> Required action A
In the excerpt below about childhood gender awareness, which film does the writer call a favorite?
> Required action B
Carry on the personal account of childhood gender awareness below from where it stops.

START Excerpt provided

Some know from about age 3 or 4, which coincides with the age that humans typically begin to develop a sense of self (https://en.wikipedia.org/wiki/Self-awareness#Infancy_and_early_childhood), so it makes sense that this would be the first time any gender misalignment may begin to manifest itself.

That is not to say that everyone does though.  Other than hanging out with girls as much as (if not perhaps a bit more) than the boys, and spending many hours sitting on the couch watching my favourite film The Little Mermaid with my friend Cassie, when I was about 8, I was otherwise fairly gender-blind.  I grew up in the kind of family where I was allowed to just be me.  As far as I was concerned, I was never made aware of being either a "boy" or a "girl", I was just *ME*, and for one reason or another that never collided with anything in the world that made me aware of it.  Maybe it was there in the background, maybe it wasn't.  There's just nothing I can point to which definitively shows I had signs of being female at that point.

END Excerpt provided
START Records supplied

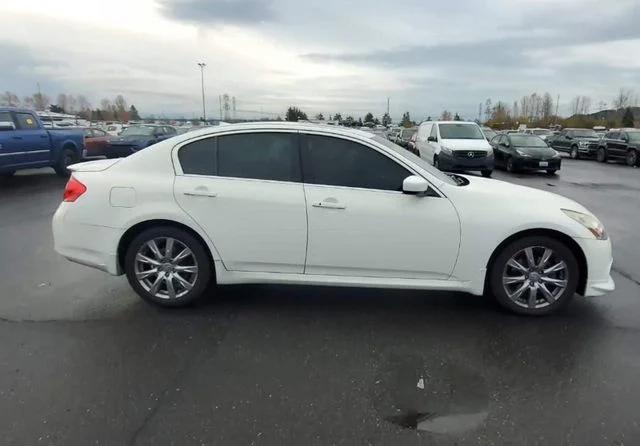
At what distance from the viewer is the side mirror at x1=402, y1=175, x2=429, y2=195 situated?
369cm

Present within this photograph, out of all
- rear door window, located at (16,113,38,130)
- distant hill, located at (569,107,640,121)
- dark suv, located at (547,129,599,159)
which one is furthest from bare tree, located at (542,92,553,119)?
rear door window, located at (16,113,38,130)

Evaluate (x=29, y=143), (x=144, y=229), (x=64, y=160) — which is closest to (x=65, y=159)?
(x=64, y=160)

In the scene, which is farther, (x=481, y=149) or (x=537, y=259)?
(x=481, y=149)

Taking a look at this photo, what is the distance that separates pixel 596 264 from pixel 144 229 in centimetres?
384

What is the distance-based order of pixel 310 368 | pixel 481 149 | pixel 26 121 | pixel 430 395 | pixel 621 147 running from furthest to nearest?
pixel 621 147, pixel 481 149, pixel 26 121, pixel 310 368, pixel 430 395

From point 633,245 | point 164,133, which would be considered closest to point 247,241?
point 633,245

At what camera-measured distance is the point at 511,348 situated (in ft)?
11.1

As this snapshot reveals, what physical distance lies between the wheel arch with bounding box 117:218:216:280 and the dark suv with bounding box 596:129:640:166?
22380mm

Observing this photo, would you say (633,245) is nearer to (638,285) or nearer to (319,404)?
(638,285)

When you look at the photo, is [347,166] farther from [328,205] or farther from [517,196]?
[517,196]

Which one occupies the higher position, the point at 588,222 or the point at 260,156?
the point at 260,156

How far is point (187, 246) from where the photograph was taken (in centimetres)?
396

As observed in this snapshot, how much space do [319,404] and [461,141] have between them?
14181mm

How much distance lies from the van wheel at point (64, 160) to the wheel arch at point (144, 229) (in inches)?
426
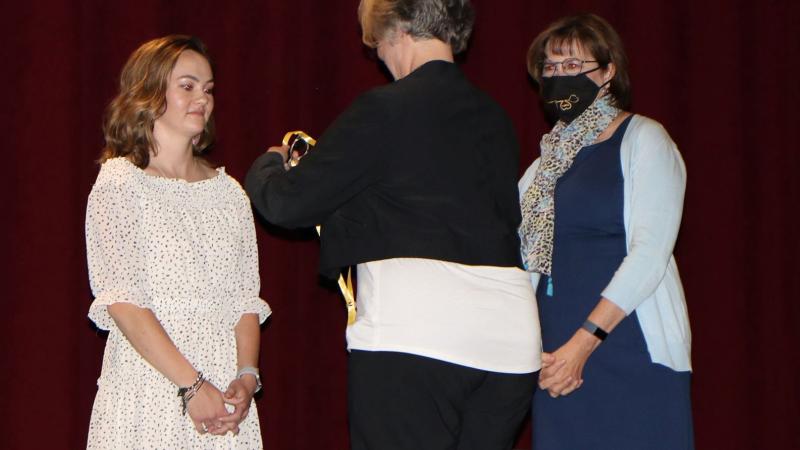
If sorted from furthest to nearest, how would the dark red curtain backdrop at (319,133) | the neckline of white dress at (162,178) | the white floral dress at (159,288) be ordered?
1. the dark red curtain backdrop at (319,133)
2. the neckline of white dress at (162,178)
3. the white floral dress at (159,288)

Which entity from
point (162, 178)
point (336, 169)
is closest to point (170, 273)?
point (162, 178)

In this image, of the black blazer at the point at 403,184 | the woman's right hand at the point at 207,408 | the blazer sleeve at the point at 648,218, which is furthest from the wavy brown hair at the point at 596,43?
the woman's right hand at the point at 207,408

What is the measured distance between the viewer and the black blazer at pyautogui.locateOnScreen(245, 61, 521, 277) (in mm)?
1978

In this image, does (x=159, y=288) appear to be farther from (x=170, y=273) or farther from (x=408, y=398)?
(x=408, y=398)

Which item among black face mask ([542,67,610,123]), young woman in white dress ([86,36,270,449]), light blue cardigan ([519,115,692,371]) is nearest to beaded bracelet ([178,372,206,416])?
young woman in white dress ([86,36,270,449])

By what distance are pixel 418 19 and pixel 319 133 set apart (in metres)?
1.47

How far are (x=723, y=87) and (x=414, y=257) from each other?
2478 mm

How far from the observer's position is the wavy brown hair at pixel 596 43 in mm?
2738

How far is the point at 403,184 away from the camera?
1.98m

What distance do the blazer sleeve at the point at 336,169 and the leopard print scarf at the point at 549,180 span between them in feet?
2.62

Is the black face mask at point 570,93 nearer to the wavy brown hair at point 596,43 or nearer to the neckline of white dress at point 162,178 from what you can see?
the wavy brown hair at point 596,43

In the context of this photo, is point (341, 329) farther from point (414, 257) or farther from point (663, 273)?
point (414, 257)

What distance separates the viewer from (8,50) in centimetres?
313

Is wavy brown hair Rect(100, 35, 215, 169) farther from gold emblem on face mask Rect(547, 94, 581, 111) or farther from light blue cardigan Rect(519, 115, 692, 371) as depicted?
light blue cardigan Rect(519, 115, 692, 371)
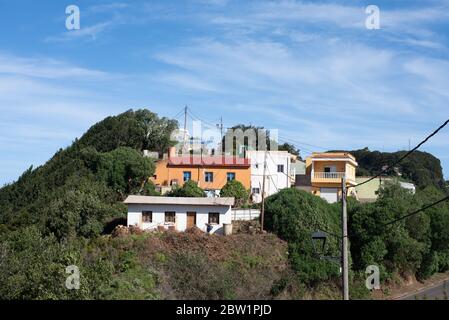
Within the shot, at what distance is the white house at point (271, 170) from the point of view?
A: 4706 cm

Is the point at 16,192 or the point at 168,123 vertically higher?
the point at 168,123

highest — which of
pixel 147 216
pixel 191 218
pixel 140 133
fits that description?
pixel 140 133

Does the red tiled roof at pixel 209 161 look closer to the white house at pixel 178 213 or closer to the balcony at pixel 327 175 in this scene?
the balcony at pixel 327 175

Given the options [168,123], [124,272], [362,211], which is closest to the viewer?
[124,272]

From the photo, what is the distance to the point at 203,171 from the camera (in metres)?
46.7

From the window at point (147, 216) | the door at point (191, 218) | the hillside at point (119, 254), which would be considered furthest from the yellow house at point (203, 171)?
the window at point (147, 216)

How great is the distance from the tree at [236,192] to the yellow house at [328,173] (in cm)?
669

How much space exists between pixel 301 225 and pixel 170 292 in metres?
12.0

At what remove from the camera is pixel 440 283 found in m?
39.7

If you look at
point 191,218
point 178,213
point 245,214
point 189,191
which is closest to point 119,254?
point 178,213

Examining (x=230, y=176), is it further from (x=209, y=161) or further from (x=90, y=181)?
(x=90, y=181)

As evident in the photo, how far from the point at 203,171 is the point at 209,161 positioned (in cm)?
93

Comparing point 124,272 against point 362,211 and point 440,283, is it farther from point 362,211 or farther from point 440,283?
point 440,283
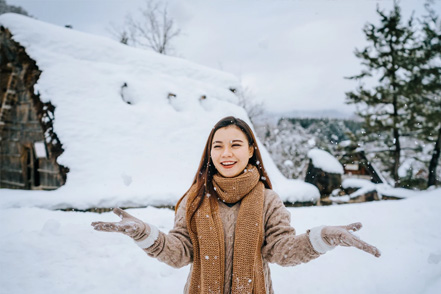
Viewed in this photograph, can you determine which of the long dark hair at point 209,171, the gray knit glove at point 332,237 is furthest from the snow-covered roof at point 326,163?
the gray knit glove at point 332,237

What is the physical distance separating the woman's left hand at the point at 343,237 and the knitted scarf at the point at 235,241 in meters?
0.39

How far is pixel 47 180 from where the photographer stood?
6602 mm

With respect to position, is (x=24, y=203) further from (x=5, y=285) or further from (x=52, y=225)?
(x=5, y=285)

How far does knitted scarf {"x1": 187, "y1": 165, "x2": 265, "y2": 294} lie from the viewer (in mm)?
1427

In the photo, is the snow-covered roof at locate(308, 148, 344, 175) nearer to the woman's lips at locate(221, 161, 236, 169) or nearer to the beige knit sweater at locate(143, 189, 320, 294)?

END Records supplied

> Reply A
The Little Mermaid.

> Reply B
It wasn't until I hit my teens and high school that I started getting stick for being feminine.  When the girls started hanging out with other female-borns and I found myself being lumbered with the guys (although I still managed to maintain a fair number of female friends).  It was at this point that I started to realise that I didn't really belong with this group that I was being lumped in with, but obviously I didn't have a name for it at the time.  I thought I was just weird, and of course ended up hanging out with the outcast groups (which in my case were the geeks/gamers, and the rockers / alternative crowd)

it wasn't until I was about 14 and I met a pair of guys called Lee and Steve. They were rather anarchy-minded, and one of the things we enjoyed doing together was skipping down the street with flowers in our hair (literally! we stole them from peoples front gardens lol) and basically acting all girly. It was an act of liberation / rebellion for us, but while it was just a bit of fun for them, I took it a lot more seriously, and spent many nights working out ways that we (or really *I*) could basically pass as female.  I didn't know about ->-bleeped-<- at the time, and when this phase eventually passed after a few weeks, I just passed it off as a "silly phase" and moved on.

This of course was not the last time I'd have fantasies of being female - just a year later, I had a persistent role-play fantasy I would act out after my folks went to bed where I was in a future where gender roles had been reversed (i.e. guys would behave like girls, and girls would behave like guys).  But this phase with Lee and Steve at 14 was the first thing that I can remember where I had definitive "I'd love to be / have been a girl!" thoughts that I can point to.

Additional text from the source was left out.